_Consigne_.
Prolongez l'extrait consacré à la sortie de l'Euro en reprenant juste après sa dernière ligne.

_Extrait proposé_.
•••••
Il faut ici distinguer la question de l’endettement publique de l’endettement privé. Pour les entreprises, la capacité à s’endetter est liée à ce que le marché perçoit de leurs capacités à rembourser des dettes futures. Or, les entreprises françaises soit seront en expansion soit ne verront pas leur situation changée dans le cas d’une sortie de l’Euro. Les entreprises des constructions mécaniques, de l’automobile et de l’aéronautique devraient voir leurs perspectives de chiffre d’affaires et de profits s’améliorer de manière significative avec une sortie de l’Euro. Cela se traduirait par des conditions plus favorables pour leur endettement.
Pour la puissance publique, il est clair par contre que les taux d’intérêts des prêteurs étrangers reflèteraient le risque de change encourus s’ils prêtent à la France. Il faudra donc réorienter l’épargne française qui, actuellement, ne s’investit plus principalement en France vers des besoins en investissement français. Cela impliquera alors trois types de mesure. D’une part, il faudra établir un contrôle des capitaux portant principalement sur les mouvements spéculatifs. D’autre part, il faudra réintroduire un « plancher des effets publics » en pourcentage de l’actif applicable à toute banque souhaitant travailler en France, ce qui permettra de créer une demande pour des titres d’endettement français, qu’ils soient publics ou para-publics. Enfin, il faudra mettre fin à l’indépendance de la Banque de France et recréer les mécanismes d’alimentation en liquidité à court et moyen terme qui sont la contrepartie nécessaire de l’obligation pour les banques de détenir une certaine proportion de titres publics et para-publics dans leur bilan.
On mesure alors qu’une sortie de l’Euro ne se limitera pas, comme certains affectent de le croire, à un changement de dénomination monétaire et à une dépréciation de la monnaie. Une sortie de l’Euro implique, et c’est à mon avis là que se trouve une partie de l’intérêt de l’opération, une refonte profonde du système de financement de l’économie française et une limitation de la capacité des banques à réaliser des opérations spéculatives, à fort risque potentiel, sur l’étranger. De ce point de vue, une sortie de l’Euro implique bien un changement important dans les pratiques et dans les institutions financières. Ce changement devrait permettre de mettre en œuvre une « définanciarisation » progressive de l’économie française et de rééquilibrer le poids de l’industrie par rapport au poids de la finance. C’est en réalité l’enjeu profond et décisif d’une sortie de l’Euro.
Effondrement ou réévaluation du Franc ?
•••••
_Contenu des données_.
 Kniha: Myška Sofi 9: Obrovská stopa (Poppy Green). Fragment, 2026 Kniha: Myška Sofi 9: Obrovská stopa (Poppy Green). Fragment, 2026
•••••
_Résultat obtenu_.
Reste un troisième et dernier problème. Qu’adviendra-t-il du « Franc » une fois que la France sera sortie de l’Euro, et aura fait exploser la zone Euro ? Un certain nombre de personnes, essentiellement des politiques et non des économistes, disent que le « France » perdrait rapidement toute sa valeur. Il n’en est rien et, la France exportant une part importante de sa production, la demande pour la monnaie française resterait importante. Ici encore, on est typiquement sur une affirmation provenant de gens qui soient ne connaissent rien aux marchés des devises soit on décidé de créer de toute pièce une panique. Mais, si cela est vrai à moyen terme, on sait aussi qu’il peut y avoir des fluctuations très erratiques sur les marchés des changes quand des « grands acteurs », c’est à dire des banques, empruntent massivement pour acheter (ou pour vendre) une devise. De même, on ne peut exclure le fait que le « Franc » serve de monnaie refuge de deuxième ordre derrière le DM après l’éclatement de la zone Euro, et qu’il se réévalue fortement dans les 6 à 12 mois après la sortie de l’Euro. C’est un vrai problème car une réévaluation trop rapide du Franc par rapport au Dollar irait contre le développement d’un effet positif sur les exportations françaises et d’un effet de substitution. Il faudra alors prendre garde à ce risque pour ne pas répéter la désastreuse politique économique qui fut celle de la France avant l’Euro, dominée par le mythe du « Franc fort ».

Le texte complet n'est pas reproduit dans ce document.